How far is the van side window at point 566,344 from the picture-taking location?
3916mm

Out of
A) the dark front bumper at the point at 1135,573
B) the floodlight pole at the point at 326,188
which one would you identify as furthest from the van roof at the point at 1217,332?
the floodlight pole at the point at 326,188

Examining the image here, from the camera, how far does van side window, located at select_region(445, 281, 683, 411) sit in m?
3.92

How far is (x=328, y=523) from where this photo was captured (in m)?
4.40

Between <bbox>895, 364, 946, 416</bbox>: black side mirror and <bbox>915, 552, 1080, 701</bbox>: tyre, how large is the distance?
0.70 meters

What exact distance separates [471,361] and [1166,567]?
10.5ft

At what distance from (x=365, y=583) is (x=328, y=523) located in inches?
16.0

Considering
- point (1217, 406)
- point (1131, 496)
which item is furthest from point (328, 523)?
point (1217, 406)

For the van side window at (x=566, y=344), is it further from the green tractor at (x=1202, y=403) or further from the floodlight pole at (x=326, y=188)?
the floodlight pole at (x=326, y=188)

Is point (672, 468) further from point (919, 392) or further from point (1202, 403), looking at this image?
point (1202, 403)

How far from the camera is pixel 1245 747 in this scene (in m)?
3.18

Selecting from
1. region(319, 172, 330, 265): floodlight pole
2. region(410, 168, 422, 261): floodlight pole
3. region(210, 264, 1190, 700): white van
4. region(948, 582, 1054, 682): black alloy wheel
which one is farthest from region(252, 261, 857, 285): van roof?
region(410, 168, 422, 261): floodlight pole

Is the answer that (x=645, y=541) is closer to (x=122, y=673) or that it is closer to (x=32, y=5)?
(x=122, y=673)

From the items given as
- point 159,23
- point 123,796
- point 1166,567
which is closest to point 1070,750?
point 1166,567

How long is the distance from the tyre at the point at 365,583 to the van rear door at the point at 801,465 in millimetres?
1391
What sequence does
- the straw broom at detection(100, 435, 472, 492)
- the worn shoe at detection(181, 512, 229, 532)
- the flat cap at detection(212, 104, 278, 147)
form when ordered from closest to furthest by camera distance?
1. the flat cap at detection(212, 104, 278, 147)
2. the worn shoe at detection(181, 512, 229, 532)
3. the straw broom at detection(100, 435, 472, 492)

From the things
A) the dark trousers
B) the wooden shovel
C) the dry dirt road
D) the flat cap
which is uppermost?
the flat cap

_ _ _

WORK TO DO:
Rewrite every record, swapping "van side window" for "van side glass" and leaving everything else unchanged.

CORRECT OUTPUT:
How far is the van side glass at point 566,344 from the picture-taking location?
3916mm

Out of
A) the dark front bumper at the point at 1135,573
B) the floodlight pole at the point at 326,188
which one would you identify as furthest from the van roof at the point at 1217,332?
the floodlight pole at the point at 326,188

Examining the image here, from the camera, how far does van side glass, located at select_region(445, 281, 683, 411) sit in m?
3.92

How far is (x=328, y=523) from where this photo was captured (in m)?
4.40

Between <bbox>895, 364, 946, 416</bbox>: black side mirror and <bbox>915, 552, 1080, 701</bbox>: tyre, how large is the distance?
0.70 meters

What exact distance separates [471,361] and [1166,567]?
10.5ft

At what distance from (x=365, y=583) is (x=328, y=523) located in inches?
16.0

Considering
- point (1217, 406)
- point (1131, 496)
which item is furthest from point (328, 523)?
point (1217, 406)

For the van side glass at (x=566, y=344), is it further from the green tractor at (x=1202, y=403) or further from the floodlight pole at (x=326, y=188)?
the floodlight pole at (x=326, y=188)

Is point (672, 468) further from point (919, 392) or further from point (1202, 403), looking at this image?
point (1202, 403)

How far from the camera is pixel 1245 747 in this scene (in m)?
3.18

Selecting from
1. region(319, 172, 330, 265): floodlight pole
2. region(410, 168, 422, 261): floodlight pole
3. region(210, 264, 1190, 700): white van
4. region(948, 582, 1054, 682): black alloy wheel
which one is farthest from region(252, 261, 857, 285): van roof?
region(410, 168, 422, 261): floodlight pole

Is the answer that (x=645, y=541) is closer to (x=122, y=673) or that it is closer to (x=32, y=5)?
(x=122, y=673)

From the items given as
- point 159,23
- point 123,796
- point 1166,567
which is closest to point 1070,750?
point 1166,567

How long is the distance from the tyre at the point at 365,583 to the van rear door at the point at 801,465 in millimetres?
1391
What sequence does
- the straw broom at detection(100, 435, 472, 492)
- the worn shoe at detection(181, 512, 229, 532)
- the flat cap at detection(212, 104, 278, 147)
form when ordered from closest to furthest by camera distance?
1. the flat cap at detection(212, 104, 278, 147)
2. the worn shoe at detection(181, 512, 229, 532)
3. the straw broom at detection(100, 435, 472, 492)

From the things
A) the dark trousers
B) the wooden shovel
C) the dry dirt road
D) the flat cap
which is uppermost?
the flat cap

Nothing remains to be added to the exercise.